** BEGIN Data records **

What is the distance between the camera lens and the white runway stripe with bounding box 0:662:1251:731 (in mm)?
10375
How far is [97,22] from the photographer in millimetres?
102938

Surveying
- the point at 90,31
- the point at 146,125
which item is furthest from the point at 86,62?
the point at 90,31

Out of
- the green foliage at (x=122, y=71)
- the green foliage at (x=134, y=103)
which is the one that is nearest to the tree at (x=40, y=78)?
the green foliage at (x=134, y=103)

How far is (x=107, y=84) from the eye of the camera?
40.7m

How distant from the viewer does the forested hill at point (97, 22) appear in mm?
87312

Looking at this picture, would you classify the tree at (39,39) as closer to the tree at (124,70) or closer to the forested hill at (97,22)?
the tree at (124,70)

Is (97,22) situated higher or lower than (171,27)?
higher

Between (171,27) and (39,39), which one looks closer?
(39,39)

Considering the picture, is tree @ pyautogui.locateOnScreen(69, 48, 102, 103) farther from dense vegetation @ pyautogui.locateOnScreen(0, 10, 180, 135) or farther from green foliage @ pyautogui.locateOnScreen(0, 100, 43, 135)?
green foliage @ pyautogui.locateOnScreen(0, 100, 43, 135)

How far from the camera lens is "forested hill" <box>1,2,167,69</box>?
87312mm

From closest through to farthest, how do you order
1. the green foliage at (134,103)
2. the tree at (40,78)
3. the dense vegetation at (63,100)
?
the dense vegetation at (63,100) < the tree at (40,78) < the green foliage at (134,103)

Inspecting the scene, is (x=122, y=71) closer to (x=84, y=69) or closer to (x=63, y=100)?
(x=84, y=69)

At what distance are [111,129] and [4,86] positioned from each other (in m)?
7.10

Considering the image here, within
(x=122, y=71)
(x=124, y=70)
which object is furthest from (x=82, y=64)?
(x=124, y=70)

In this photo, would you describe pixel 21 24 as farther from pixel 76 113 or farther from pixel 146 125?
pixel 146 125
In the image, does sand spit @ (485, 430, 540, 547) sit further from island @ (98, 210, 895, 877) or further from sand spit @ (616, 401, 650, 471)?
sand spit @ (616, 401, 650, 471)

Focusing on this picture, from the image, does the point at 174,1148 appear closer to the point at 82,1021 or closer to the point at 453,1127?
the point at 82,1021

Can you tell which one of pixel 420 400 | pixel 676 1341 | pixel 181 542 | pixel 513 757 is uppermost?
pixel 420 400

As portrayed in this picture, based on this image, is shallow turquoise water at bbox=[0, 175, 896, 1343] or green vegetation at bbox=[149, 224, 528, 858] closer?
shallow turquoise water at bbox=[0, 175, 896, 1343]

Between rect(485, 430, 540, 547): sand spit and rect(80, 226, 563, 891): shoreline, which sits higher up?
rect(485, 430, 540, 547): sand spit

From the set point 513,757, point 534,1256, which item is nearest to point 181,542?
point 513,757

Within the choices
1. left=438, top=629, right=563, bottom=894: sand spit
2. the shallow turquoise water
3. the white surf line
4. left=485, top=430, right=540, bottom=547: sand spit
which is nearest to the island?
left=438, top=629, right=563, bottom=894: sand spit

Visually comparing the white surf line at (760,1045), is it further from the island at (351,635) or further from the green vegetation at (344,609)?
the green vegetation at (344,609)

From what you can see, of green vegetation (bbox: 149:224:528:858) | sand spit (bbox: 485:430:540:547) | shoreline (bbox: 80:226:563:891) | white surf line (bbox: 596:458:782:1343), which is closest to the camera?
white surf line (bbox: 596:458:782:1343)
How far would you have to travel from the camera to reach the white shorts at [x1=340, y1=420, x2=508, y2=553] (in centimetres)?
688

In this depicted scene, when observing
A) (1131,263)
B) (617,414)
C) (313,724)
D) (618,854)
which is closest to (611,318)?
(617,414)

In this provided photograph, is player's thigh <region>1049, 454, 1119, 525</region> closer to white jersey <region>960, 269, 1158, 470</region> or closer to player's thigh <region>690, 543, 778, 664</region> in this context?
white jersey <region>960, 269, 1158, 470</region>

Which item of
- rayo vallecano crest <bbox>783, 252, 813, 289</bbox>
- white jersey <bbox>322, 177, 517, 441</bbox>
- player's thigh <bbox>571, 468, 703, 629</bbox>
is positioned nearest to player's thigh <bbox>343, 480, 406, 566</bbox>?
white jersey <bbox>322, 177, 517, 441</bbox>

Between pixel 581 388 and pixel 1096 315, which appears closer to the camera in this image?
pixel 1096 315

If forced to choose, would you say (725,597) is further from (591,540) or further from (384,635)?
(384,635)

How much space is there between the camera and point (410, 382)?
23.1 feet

** END Data records **

• _Your goal_
Return each entry from above without altering a single character.

• _Reply to the task_
What is the distance between the camera lens and the white runway stripe with bounding box 0:662:1251:731 (in mm)?
10375
How far is [97,22] from the photographer in millimetres?
102938

Surveying
- the point at 90,31
- the point at 146,125
which item is furthest from the point at 86,62?
the point at 90,31

Out of
- the green foliage at (x=122, y=71)
- the green foliage at (x=134, y=103)
which is the one that is nearest to the tree at (x=40, y=78)?
the green foliage at (x=134, y=103)

How far is (x=107, y=84) from the eye of the camera?
40.7m

How distant from the viewer does the forested hill at point (97, 22) appear in mm?
87312

Looking at this picture, would you classify the tree at (39,39) as closer to the tree at (124,70) or closer to the forested hill at (97,22)?
the tree at (124,70)

Is (97,22) situated higher or lower than (171,27)?
higher

Between (171,27) and (39,39), which one looks closer?
(39,39)

Considering the picture, is tree @ pyautogui.locateOnScreen(69, 48, 102, 103) farther from dense vegetation @ pyautogui.locateOnScreen(0, 10, 180, 135) or farther from green foliage @ pyautogui.locateOnScreen(0, 100, 43, 135)?
green foliage @ pyautogui.locateOnScreen(0, 100, 43, 135)

How far from the camera lens is "forested hill" <box>1,2,167,69</box>?
87312mm

From closest through to farthest, how do you order
1. the green foliage at (134,103)
2. the tree at (40,78)
3. the dense vegetation at (63,100)
?
the dense vegetation at (63,100) < the tree at (40,78) < the green foliage at (134,103)

Inspecting the scene, is (x=122, y=71) closer to (x=84, y=69) or closer to (x=63, y=100)?
(x=84, y=69)

At what distance are [111,129] and [4,86] positioned from each other (in m)?
7.10

Considering the image here, within
(x=122, y=71)
(x=124, y=70)
which object is furthest from (x=82, y=64)?
(x=124, y=70)

In this photo, would you describe pixel 21 24 as farther from pixel 76 113 or farther from pixel 146 125?
pixel 146 125
In the image, does sand spit @ (485, 430, 540, 547) sit further from island @ (98, 210, 895, 877) or further from sand spit @ (616, 401, 650, 471)?
sand spit @ (616, 401, 650, 471)

Focusing on this picture, from the image, does the point at 174,1148 appear closer to the point at 82,1021 or closer to the point at 453,1127?
the point at 82,1021

Can you tell which one of pixel 420 400 | pixel 676 1341 | pixel 181 542 | pixel 513 757 is uppermost?
pixel 420 400

As portrayed in this picture, based on this image, is shallow turquoise water at bbox=[0, 175, 896, 1343] or green vegetation at bbox=[149, 224, 528, 858] closer?
shallow turquoise water at bbox=[0, 175, 896, 1343]

Between rect(485, 430, 540, 547): sand spit and rect(80, 226, 563, 891): shoreline, which sits higher up?
rect(485, 430, 540, 547): sand spit

From the set point 513,757, point 534,1256, which item is nearest to point 181,542?
point 513,757

Within the choices
1. left=438, top=629, right=563, bottom=894: sand spit
2. the shallow turquoise water
3. the white surf line
4. left=485, top=430, right=540, bottom=547: sand spit
which is nearest to the island?
left=438, top=629, right=563, bottom=894: sand spit

Visually comparing the white surf line at (760,1045), is it further from the island at (351,635) or further from the green vegetation at (344,609)?
the green vegetation at (344,609)

From what you can see, of green vegetation (bbox: 149:224:528:858) | sand spit (bbox: 485:430:540:547) | shoreline (bbox: 80:226:563:891) | white surf line (bbox: 596:458:782:1343), which is closest to the camera?
white surf line (bbox: 596:458:782:1343)
How far would you have to travel from the camera to reach the white shorts at [x1=340, y1=420, x2=508, y2=553] (in centimetres)?
688

In this depicted scene, when observing
A) (1131,263)
B) (617,414)
C) (313,724)
D) (618,854)
which is closest to (611,318)?
(617,414)

In this provided photograph, is player's thigh <region>1049, 454, 1119, 525</region> closer to white jersey <region>960, 269, 1158, 470</region> or closer to player's thigh <region>690, 543, 778, 664</region> in this context?
white jersey <region>960, 269, 1158, 470</region>

Which item of
- rayo vallecano crest <bbox>783, 252, 813, 289</bbox>
- white jersey <bbox>322, 177, 517, 441</bbox>
- player's thigh <bbox>571, 468, 703, 629</bbox>
is positioned nearest to player's thigh <bbox>343, 480, 406, 566</bbox>?
white jersey <bbox>322, 177, 517, 441</bbox>

Between pixel 581 388 and pixel 1096 315, which appears closer to the camera in this image?
pixel 1096 315

If forced to choose, would you say (725,597) is further from (591,540) or further from (384,635)?
(384,635)

How much space is there between the camera and point (410, 382)?
23.1 feet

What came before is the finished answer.